» TASK STATEMENT:
Please output each line of the material below as one string in a JSON list, skipping blank lines and leaving out the pictures.

» Scene-based reasoning material:
%%
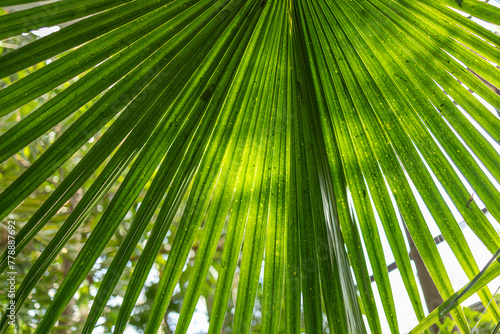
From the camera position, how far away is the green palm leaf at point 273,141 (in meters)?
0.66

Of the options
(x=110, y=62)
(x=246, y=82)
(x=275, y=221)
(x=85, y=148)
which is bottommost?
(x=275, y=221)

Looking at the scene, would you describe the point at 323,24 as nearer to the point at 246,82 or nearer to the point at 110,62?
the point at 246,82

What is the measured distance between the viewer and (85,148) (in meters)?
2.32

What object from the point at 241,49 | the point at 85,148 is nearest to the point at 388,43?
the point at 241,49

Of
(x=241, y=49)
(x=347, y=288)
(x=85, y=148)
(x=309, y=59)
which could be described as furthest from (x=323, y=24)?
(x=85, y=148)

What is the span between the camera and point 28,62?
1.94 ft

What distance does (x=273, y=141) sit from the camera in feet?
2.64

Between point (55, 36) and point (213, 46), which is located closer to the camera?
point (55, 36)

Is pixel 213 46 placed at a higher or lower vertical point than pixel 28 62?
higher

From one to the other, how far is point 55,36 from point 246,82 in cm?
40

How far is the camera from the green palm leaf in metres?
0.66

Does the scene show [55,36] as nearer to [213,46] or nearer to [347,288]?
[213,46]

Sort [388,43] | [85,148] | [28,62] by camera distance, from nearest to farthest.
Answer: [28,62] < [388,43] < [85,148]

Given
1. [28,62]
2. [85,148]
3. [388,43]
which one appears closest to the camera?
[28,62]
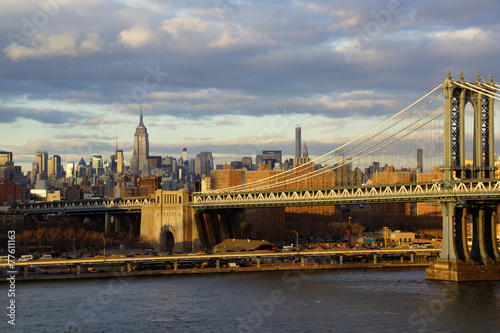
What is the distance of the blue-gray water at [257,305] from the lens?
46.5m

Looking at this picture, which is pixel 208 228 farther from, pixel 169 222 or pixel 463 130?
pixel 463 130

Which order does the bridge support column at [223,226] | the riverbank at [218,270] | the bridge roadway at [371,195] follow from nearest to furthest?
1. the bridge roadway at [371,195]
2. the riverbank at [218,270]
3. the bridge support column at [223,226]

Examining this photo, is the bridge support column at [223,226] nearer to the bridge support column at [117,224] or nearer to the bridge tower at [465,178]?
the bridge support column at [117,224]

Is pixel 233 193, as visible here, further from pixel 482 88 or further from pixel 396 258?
%%
» EXPECTED ANSWER:
[
  "From the camera position, how far away is the green palm leaf at point 273,141 (in meters)?",
  "0.66",
  "Of the options",
  "(x=110, y=62)",
  "(x=246, y=82)",
  "(x=275, y=221)",
  "(x=85, y=148)",
  "which is bottommost?",
  "(x=275, y=221)",
  "Looking at the scene, would you describe the point at 323,24 as nearer to the point at 246,82 or nearer to the point at 110,62?",
  "the point at 246,82",
  "What is the measured distance between the viewer and (85,148) (in meters)?",
  "2.32",
  "What object from the point at 241,49 | the point at 85,148 is nearest to the point at 388,43?",
  "the point at 241,49",
  "Of",
  "(x=241, y=49)",
  "(x=347, y=288)",
  "(x=85, y=148)",
  "(x=309, y=59)",
  "which could be described as furthest from (x=323, y=24)?",
  "(x=85, y=148)",
  "What is the span between the camera and point 28,62?",
  "1.94 ft",
  "What distance does (x=273, y=141) sit from the camera in feet?",
  "2.64",
  "Between point (55, 36) and point (213, 46), which is located closer to the camera?",
  "point (55, 36)",
  "Is pixel 213 46 placed at a higher or lower vertical point than pixel 28 62?",
  "higher",
  "From one to the other, how far is point 55,36 from point 246,82 in cm?",
  "40",
  "How far is the camera from the green palm leaf in metres?",
  "0.66",
  "Does the scene show [55,36] as nearer to [213,46] or nearer to [347,288]?",
  "[213,46]",
  "Sort [388,43] | [85,148] | [28,62] by camera distance, from nearest to farthest.",
  "Answer: [28,62] < [388,43] < [85,148]",
  "Given",
  "1. [28,62]",
  "2. [85,148]",
  "3. [388,43]",
  "which one appears closest to the camera?",
  "[28,62]",
  "What is the distance of the blue-gray water at [257,305] from the lens?",
  "46.5m",
  "Looking at this picture, which is pixel 208 228 farther from, pixel 169 222 or pixel 463 130?",
  "pixel 463 130",
  "Which order does the bridge support column at [223,226] | the riverbank at [218,270] | the bridge roadway at [371,195] follow from nearest to furthest?",
  "1. the bridge roadway at [371,195]",
  "2. the riverbank at [218,270]",
  "3. the bridge support column at [223,226]",
  "Examining this photo, is the bridge support column at [223,226] nearer to the bridge support column at [117,224] or nearer to the bridge tower at [465,178]?",
  "the bridge support column at [117,224]",
  "Is pixel 233 193, as visible here, further from pixel 482 88 or further from pixel 396 258?"
]